◆ SET TASK
Count how many lines in the items below contain the word "from". Reply with only that number.

◆ ENTRIES
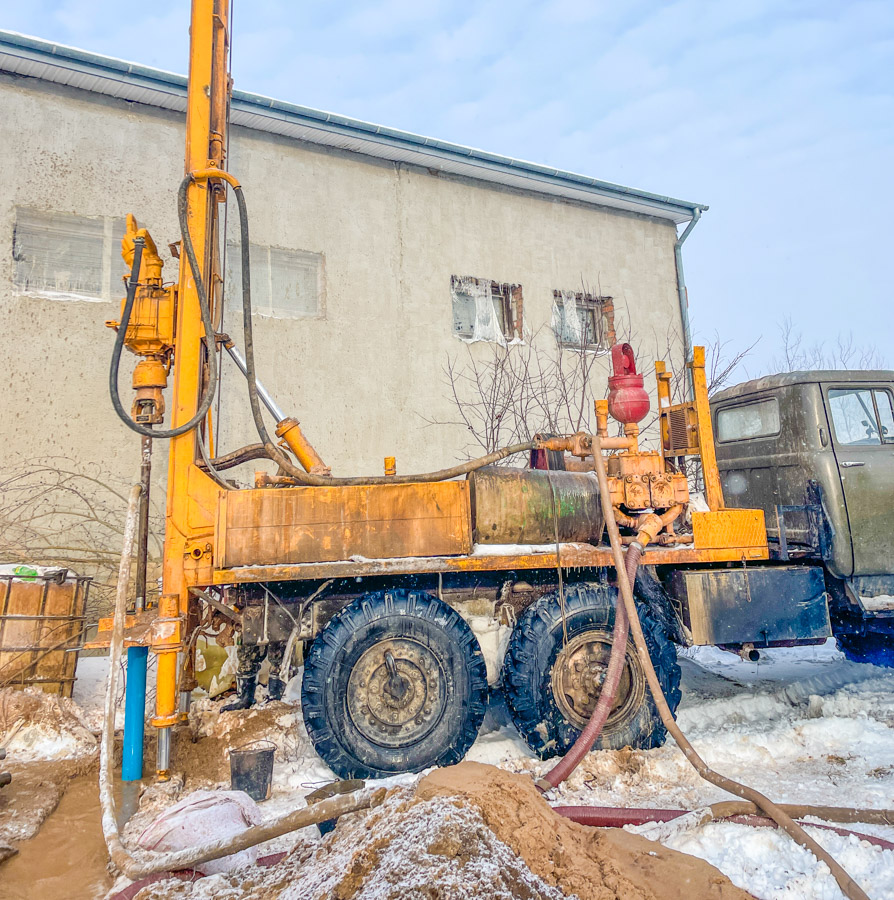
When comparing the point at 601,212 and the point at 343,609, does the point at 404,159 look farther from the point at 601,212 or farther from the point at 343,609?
the point at 343,609

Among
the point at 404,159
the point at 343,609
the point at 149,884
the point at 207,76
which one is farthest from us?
the point at 404,159

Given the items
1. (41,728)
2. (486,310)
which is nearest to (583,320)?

◆ ANSWER TO THE TASK
2